Rows of spatial question data:
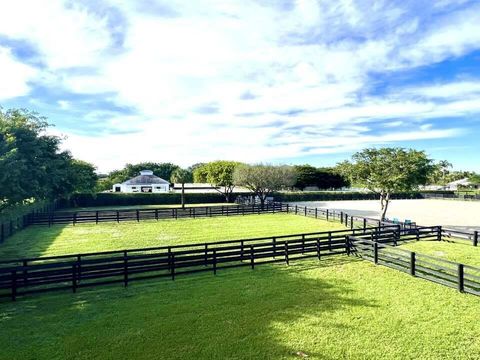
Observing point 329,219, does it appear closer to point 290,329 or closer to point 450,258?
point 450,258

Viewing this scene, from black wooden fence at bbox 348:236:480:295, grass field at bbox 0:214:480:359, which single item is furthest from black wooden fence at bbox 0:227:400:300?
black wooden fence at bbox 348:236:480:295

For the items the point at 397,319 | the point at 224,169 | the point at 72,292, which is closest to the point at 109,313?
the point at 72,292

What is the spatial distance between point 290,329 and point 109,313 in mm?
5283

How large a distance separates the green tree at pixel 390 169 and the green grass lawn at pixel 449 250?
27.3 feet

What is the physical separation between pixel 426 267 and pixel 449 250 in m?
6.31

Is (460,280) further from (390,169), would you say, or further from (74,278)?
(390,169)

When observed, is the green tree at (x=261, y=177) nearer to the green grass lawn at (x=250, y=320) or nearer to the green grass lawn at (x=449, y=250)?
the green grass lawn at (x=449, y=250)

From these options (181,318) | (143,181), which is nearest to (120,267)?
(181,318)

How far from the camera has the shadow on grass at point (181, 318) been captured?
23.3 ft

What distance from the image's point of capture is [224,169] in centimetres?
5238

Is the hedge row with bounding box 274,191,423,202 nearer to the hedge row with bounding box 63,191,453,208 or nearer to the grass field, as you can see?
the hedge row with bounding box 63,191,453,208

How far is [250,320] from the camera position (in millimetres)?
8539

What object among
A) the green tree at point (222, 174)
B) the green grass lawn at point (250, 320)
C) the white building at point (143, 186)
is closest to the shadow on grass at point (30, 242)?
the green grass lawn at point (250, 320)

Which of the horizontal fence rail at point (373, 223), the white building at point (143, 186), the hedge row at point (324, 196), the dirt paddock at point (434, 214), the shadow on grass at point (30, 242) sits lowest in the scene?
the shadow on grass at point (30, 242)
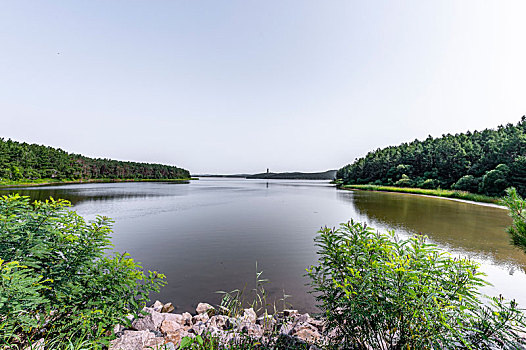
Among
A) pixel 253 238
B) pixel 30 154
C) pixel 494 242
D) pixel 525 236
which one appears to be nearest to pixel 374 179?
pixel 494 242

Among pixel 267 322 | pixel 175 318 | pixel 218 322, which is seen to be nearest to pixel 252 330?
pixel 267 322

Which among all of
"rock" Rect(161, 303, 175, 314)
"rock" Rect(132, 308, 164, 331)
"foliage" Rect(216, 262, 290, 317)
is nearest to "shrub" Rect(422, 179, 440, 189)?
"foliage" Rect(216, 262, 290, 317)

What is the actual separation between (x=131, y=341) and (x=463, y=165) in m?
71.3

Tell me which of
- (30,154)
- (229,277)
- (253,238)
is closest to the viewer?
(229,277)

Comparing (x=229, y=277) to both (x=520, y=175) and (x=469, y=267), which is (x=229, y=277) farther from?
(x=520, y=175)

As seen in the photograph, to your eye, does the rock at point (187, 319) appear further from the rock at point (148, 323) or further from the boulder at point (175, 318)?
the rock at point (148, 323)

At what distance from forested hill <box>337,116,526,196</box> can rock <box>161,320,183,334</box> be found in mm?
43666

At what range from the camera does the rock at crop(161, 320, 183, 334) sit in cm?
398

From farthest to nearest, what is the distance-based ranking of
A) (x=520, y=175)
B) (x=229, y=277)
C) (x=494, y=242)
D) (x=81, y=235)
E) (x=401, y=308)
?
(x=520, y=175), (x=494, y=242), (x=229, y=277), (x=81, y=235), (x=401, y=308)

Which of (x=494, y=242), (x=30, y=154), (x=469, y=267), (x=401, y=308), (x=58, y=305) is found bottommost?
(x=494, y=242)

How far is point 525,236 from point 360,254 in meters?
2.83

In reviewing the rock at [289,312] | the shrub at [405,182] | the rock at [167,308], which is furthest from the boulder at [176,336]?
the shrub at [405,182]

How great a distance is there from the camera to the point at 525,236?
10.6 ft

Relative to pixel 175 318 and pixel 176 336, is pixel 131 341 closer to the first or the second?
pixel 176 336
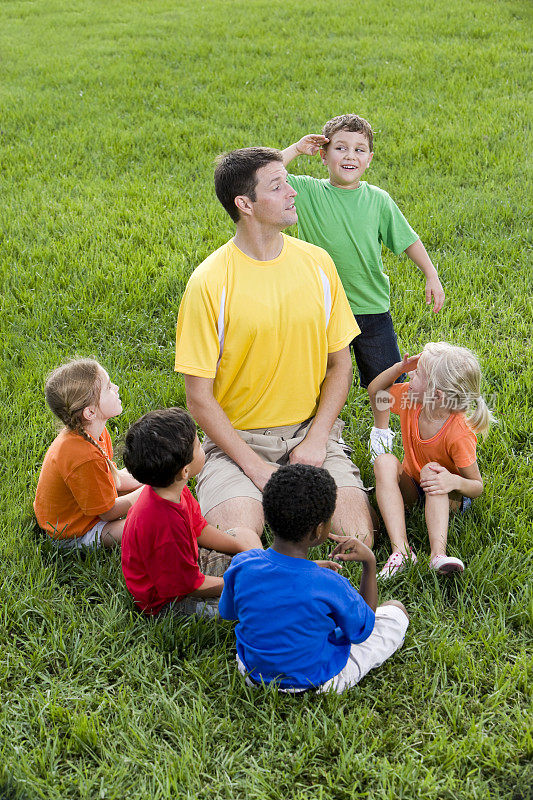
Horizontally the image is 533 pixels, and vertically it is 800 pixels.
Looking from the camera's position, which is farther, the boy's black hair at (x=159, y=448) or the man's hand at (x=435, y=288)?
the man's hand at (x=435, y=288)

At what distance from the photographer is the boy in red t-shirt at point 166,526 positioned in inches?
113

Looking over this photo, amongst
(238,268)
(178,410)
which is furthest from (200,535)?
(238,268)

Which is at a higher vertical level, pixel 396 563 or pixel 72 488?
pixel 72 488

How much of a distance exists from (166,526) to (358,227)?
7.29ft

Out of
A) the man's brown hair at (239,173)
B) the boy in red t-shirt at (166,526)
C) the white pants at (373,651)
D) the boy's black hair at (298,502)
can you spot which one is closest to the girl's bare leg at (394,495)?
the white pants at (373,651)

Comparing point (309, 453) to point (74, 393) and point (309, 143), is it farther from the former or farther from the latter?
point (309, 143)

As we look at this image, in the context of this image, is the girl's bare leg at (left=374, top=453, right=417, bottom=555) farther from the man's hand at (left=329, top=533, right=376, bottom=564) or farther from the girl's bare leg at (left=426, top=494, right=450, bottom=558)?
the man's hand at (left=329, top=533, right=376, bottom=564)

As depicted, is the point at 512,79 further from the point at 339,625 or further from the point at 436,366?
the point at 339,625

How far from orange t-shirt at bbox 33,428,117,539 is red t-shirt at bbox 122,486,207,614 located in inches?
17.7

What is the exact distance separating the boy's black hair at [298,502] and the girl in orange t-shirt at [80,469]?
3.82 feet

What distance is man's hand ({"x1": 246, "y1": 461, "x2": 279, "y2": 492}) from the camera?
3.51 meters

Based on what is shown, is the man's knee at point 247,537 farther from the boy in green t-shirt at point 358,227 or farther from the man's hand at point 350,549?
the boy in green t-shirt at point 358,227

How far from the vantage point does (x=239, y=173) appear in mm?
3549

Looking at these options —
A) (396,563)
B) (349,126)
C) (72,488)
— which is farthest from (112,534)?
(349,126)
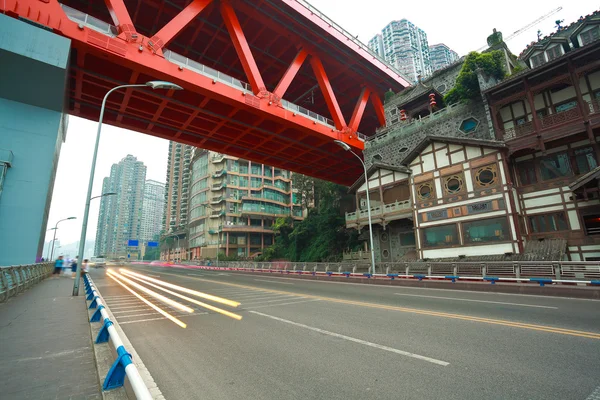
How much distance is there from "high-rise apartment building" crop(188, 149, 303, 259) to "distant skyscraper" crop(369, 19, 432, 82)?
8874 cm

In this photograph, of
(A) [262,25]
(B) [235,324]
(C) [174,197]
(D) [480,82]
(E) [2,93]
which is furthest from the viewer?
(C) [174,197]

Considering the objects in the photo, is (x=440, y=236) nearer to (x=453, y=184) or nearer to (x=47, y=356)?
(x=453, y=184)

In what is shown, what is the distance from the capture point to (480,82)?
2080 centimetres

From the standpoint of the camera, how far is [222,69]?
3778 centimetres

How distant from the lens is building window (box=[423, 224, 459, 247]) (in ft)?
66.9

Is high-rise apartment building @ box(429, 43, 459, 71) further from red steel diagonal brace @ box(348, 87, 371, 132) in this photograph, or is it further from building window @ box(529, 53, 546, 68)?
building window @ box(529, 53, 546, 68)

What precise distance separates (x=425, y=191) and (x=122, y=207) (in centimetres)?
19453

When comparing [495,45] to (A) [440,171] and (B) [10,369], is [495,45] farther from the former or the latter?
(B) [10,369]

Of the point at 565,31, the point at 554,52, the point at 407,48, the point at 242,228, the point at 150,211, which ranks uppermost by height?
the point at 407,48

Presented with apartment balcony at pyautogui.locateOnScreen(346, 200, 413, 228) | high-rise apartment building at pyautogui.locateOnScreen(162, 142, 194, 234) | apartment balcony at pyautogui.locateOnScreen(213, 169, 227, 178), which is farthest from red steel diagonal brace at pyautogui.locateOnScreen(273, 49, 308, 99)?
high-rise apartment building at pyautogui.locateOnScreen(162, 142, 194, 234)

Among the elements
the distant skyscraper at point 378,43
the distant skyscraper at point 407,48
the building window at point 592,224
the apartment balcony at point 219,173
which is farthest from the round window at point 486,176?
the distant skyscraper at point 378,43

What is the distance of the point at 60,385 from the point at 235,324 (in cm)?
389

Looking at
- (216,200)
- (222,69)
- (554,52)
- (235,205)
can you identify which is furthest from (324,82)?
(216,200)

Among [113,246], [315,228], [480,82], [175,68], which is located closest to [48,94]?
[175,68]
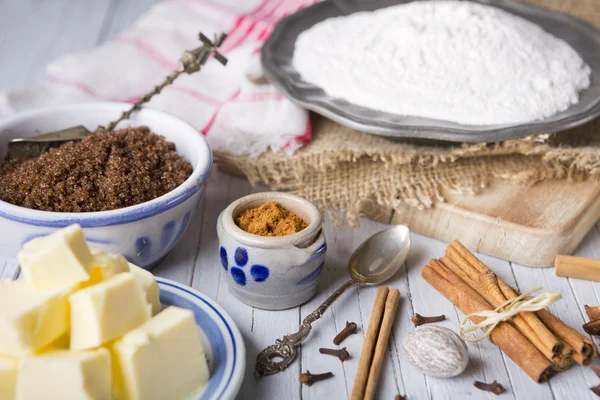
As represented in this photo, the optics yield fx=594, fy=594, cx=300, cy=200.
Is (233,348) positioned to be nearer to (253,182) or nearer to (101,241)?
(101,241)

> WHAT NEEDS TO BE DONE: Transcribe the part of the listing that begins with the line containing "In what is shown, what" and continues through the end of the listing, leaving the pictures out of your copy.

> EXERCISE ANSWER:
In what is shown, what is the distance from the capture point to (480,82)?
2080 centimetres

From the standpoint of the camera, how far is [222,69]?
3778 centimetres

How distant from the lens is building window (box=[423, 224, 459, 247]) (in ft)?
66.9

Is high-rise apartment building @ box(429, 43, 459, 71) further from red steel diagonal brace @ box(348, 87, 371, 132) in this photograph, or is it further from building window @ box(529, 53, 546, 68)?
building window @ box(529, 53, 546, 68)

What precise distance separates (x=425, y=191) and (x=122, y=207) (in centimetres)?
19453

When comparing [495,45] to (A) [440,171] and (B) [10,369], is [495,45] farther from the former or the latter?
(B) [10,369]

Of the point at 565,31, the point at 554,52, the point at 407,48, the point at 242,228, the point at 150,211, which ranks uppermost by height?
the point at 407,48

Presented with apartment balcony at pyautogui.locateOnScreen(346, 200, 413, 228) | high-rise apartment building at pyautogui.locateOnScreen(162, 142, 194, 234) | apartment balcony at pyautogui.locateOnScreen(213, 169, 227, 178), which is farthest from red steel diagonal brace at pyautogui.locateOnScreen(273, 49, 308, 99)?
high-rise apartment building at pyautogui.locateOnScreen(162, 142, 194, 234)

Among the elements
the distant skyscraper at point 378,43
the distant skyscraper at point 407,48
the building window at point 592,224
the apartment balcony at point 219,173
which is farthest from the round window at point 486,176?
the distant skyscraper at point 378,43

What is the distance of the point at 60,385 from the point at 235,324 (in cm)?
389

Looking at
- (216,200)
- (222,69)
- (554,52)
- (235,205)
can you identify which is furthest from (324,82)?
(216,200)

Among [113,246], [315,228], [480,82], [175,68], which is located closest to [48,94]?
[175,68]
As represented in this photo, the optics yield fx=594, fy=594, cx=300, cy=200.
Is (233,348) positioned to be nearer to (253,182) or nearer to (101,241)?
(101,241)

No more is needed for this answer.